Okay, I’m going to try to carefully extricate myself from the karmic conundrum that is my criticism of Jon Jay batting leadoff. Dude’ been really good lately, notching five straight multi-hit games. It’s disingenuous to act upset about him batting leadoff, but because my criticism has clearly spurred this production, I fear what’ll happen if I give my blessing.
So I’ll just say I’m meh on it. The next three spots may as well be etched in stone, but Ben Zobrist batting fifth and playing left is something. Maybe something good, like when he smacked a two-run homer Sunday to provide some breathing room.
Addison Russell, Jason Heyward, and Javy Baez round out what looks like a really tough matchup for Cubs hitters.
Jon Lester assured everyone that he was neither hurt nor tired in the wake of the kind of poor outing that has been a little too commonplace for him this season. Not that he’s giving up seven runs all the time, though twice in the last five starts is sub-optimal, to say the least.
The numbers from his poor showing in Tampa were reminiscent of the outing against Cincy that led to his DL stint, though the underlying data doesn’t offer any dirtect correlation. That’s the good news. The bad news is that Lester has walked 11 men and has only struck out 10 in his last three starts. He had only given up three runs combined in two of those, though, so he’s still capable of putting up solid results.
The Cubs can clinch the division with a pair of victories in St. Louis, so while this isn’t a must-win for the veteran lefty, it’s going to have a playoff atmosphere. As much as anything else, I’m interested to see how he reacts in the face of that and his most recent showing.
Opposing Lester will be Luke Weaver, a 24-year-old whose emergence made Mike Leake even more expendable than Leake’s performance did on its own. Weaver is 7-1 with a 2.05 ERA and 2.36 FIP over eight starts with the Cardinals and he does it mainly with a fastball/changeup combo that relies on command and deception.
Much of that comes from a pitch he learned from Leake, Lance Lynn, and Seth Maness: the one-seamer. This isn’t a pitch that is actually classified yet, but FanGraphs’ Eno Sarris spoke to Weaver about that and his more traditional offerings.

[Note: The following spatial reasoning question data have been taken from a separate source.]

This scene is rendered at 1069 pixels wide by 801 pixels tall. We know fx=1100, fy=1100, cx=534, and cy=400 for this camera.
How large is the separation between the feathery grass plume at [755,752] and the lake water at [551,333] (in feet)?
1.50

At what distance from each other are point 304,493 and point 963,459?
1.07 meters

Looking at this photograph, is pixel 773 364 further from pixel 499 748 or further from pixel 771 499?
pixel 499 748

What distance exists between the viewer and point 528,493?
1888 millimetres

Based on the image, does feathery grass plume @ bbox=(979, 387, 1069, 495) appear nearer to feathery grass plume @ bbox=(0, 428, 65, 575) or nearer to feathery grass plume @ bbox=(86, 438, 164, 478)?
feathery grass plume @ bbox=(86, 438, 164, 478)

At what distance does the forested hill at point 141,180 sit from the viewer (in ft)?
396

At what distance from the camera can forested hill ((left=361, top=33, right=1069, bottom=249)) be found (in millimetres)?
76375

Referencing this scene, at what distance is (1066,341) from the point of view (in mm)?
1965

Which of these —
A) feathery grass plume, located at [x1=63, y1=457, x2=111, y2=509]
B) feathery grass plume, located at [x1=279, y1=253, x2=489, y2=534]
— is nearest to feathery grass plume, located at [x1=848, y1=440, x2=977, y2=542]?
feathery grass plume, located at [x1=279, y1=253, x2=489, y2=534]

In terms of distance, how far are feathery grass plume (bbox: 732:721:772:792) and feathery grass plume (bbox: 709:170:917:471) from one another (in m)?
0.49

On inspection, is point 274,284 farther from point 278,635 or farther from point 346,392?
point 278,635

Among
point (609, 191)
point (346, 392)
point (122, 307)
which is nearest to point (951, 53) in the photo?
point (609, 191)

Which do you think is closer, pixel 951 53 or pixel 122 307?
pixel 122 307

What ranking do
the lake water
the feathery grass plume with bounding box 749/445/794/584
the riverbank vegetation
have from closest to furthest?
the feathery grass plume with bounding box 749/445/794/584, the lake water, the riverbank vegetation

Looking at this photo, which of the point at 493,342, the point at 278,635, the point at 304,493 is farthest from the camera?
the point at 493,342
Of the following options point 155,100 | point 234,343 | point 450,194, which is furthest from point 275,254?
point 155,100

Once people swing at Weaver’s four-seamer, they miss nearly a quarter of the time. That’s the 19th-best rate among starting pitchers who’ve thrown 200 four-seamers this year — this, despite a fastball that’s average in nearly every respect — horizontal movement, vertical movement, velocity and spin.

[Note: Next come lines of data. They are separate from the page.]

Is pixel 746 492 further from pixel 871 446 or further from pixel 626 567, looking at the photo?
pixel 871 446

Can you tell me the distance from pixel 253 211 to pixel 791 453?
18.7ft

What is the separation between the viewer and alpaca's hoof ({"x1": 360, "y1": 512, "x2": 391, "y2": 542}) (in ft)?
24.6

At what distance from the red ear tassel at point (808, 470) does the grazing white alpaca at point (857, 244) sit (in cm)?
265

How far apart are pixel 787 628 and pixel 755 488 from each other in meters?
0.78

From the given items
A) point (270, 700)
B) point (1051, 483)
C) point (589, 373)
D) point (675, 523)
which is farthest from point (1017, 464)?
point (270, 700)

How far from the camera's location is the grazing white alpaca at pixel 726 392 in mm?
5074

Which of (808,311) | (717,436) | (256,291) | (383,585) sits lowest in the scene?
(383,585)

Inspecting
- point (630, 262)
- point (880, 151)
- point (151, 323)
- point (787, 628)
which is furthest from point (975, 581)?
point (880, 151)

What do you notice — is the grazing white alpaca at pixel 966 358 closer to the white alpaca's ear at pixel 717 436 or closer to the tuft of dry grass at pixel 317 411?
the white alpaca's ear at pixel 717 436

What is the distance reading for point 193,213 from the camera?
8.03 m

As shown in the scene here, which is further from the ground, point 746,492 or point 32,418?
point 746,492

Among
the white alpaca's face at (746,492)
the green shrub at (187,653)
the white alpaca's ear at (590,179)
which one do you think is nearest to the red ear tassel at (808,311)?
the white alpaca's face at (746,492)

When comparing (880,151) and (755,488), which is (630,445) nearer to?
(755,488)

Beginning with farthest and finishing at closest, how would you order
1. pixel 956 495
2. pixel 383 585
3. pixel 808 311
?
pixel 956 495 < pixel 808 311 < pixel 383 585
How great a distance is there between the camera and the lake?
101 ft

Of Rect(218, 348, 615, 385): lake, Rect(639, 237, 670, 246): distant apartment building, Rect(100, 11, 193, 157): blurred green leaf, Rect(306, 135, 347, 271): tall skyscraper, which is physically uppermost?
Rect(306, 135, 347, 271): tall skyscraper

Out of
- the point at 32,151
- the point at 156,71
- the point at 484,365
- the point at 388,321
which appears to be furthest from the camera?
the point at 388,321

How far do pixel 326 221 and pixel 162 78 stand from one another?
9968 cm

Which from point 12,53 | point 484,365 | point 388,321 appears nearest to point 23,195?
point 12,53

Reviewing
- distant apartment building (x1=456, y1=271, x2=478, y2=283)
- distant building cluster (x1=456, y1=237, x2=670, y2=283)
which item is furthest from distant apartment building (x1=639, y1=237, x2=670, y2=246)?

Weaver is in the bottom 9% of release points this year, surrounded mostly by pitchers who either feature lower arm slots (Sean Manaea and Carlos Martinez) or who are four or five inches shorter (like Ryan Dull and Kirby Yates).
“I get really low. When I throw it, the ball seems kind of like it’s rising because I get underneath it [unlike] guys that throw on a downward plane,” Weaver explained. “It’s an illusion. I’m coming from the ground up.”

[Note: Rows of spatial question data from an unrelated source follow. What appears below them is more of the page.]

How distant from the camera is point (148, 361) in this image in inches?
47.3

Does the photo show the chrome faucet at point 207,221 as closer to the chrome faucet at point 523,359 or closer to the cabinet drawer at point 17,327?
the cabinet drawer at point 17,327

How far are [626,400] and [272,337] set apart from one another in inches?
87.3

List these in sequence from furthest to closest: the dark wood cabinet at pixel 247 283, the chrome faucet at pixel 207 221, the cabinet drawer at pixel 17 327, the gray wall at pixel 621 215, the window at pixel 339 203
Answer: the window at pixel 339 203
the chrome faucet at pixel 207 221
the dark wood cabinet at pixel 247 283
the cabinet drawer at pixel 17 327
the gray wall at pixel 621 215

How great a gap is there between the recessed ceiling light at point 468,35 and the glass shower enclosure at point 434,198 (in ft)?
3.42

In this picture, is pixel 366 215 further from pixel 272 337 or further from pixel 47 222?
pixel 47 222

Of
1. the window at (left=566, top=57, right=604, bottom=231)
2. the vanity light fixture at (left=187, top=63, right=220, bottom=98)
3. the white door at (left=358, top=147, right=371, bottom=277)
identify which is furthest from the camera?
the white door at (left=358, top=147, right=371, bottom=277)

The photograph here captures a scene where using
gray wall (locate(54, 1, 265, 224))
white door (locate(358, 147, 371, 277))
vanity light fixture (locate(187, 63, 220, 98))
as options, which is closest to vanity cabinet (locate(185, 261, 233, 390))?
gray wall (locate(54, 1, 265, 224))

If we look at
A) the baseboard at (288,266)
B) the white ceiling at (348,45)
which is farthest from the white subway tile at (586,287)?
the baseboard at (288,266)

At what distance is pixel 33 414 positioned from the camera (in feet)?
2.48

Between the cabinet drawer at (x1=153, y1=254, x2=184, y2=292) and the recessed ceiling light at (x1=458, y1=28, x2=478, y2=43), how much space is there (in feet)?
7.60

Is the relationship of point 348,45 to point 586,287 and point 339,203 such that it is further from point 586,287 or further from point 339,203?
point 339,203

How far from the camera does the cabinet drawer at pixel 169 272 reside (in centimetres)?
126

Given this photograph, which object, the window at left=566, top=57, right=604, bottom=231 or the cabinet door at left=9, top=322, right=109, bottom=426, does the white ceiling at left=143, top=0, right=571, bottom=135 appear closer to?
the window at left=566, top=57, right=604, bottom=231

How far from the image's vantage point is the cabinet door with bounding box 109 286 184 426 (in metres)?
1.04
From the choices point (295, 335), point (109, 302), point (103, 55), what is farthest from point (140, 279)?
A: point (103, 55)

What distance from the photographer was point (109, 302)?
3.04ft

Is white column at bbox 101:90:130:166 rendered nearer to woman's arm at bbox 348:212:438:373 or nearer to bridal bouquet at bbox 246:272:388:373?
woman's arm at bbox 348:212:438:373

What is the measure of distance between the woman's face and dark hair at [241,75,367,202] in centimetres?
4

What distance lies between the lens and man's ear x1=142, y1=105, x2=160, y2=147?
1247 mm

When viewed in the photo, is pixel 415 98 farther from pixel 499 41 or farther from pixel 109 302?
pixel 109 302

Having multiple fastballs is great, and Weaver has that good change — 36th in whiff rates (100 min) and second overall in ground-ball rate (78%) — but every additional pitch counts.
So Weaver’s been working on a curve to pair with his high fastball. “That pitch is something that’s new to me,” he said. “It’s a pitch that I’ve struggled with because I’m kind of three-quarters. My body sometimes wants to release that ball too early and then it kind of pops up and spins. You just have to make sure to stay over it with your body.”
As Sarris notes, Weaver will use that one-seam fastball more often to lefties and in ground-ball situations. He throws that one in the upper 80’s, while his four-seamer sits 93 or so. The change is in the mid-80’s and represents a very nice contrast to the hard stuff. Weaver’s breaking ball isn’t much to speak of at this point, but he’ll still throw the curve pretty often.
With his repertoire, Weaver has been much tougher against lefties this season, though it’s not as if righties have fared well. He’s given up a combined .230 wOBA and has allowed just a single home run at home this season. This one is going to be all about pitch recognition for the Cubs, trying to discern the difference between the fastball and change.
That is a tall task and may take a while to accomplish as they get used to seeing the young righty for the first time. Weaver is a strike-thrower and only walks 1.88 men per nine innings, so this isn’t a time to go up there trying to draw free passes. Expect a lot of swings and misses too, as he has put up 11.11 K/9.
I’d love to say I have a feeling that the Cubs are going to be the first team to really get to Weaver this season — his worst start saw him give up four earned to Arizona — but I think this could be a grind-fest. We’ll find out when he cuts loose his first offering at 7:15 CT on CSN Chicago.